**SOURCE DATA**
+-------+

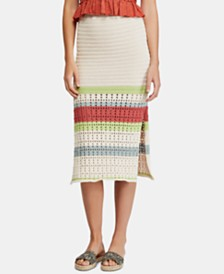 Free People Far From Here Midi Skirt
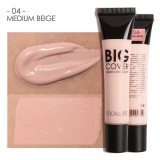 Beli Focallure New Perfect Cover Face Concealer Liquid Makeup Cosmetic 4 Intl Online Murah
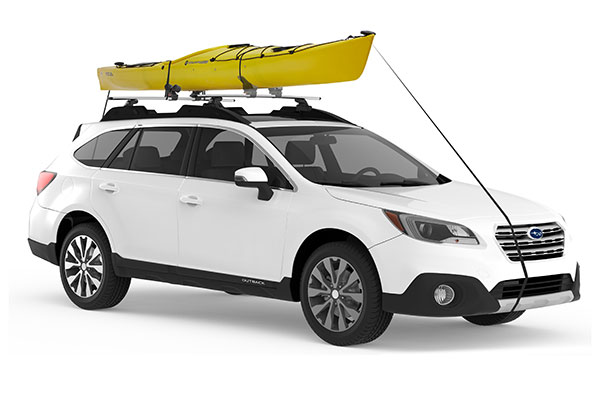 yakima roadtrip hitch mount bike rack kayak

+-------+

**TASK DETAILS**
Where the line containing "Beli Focallure New" appears, begin writing out the lines word for word, and continue through the last line of the data, leaving out pictures.

**OUTPUT FOR THIS EXERCISE**
 Beli Focallure New Perfect Cover Face Concealer Liquid Makeup Cosmetic 4 Intl Online Murah
 yakima roadtrip hitch mount bike rack kayak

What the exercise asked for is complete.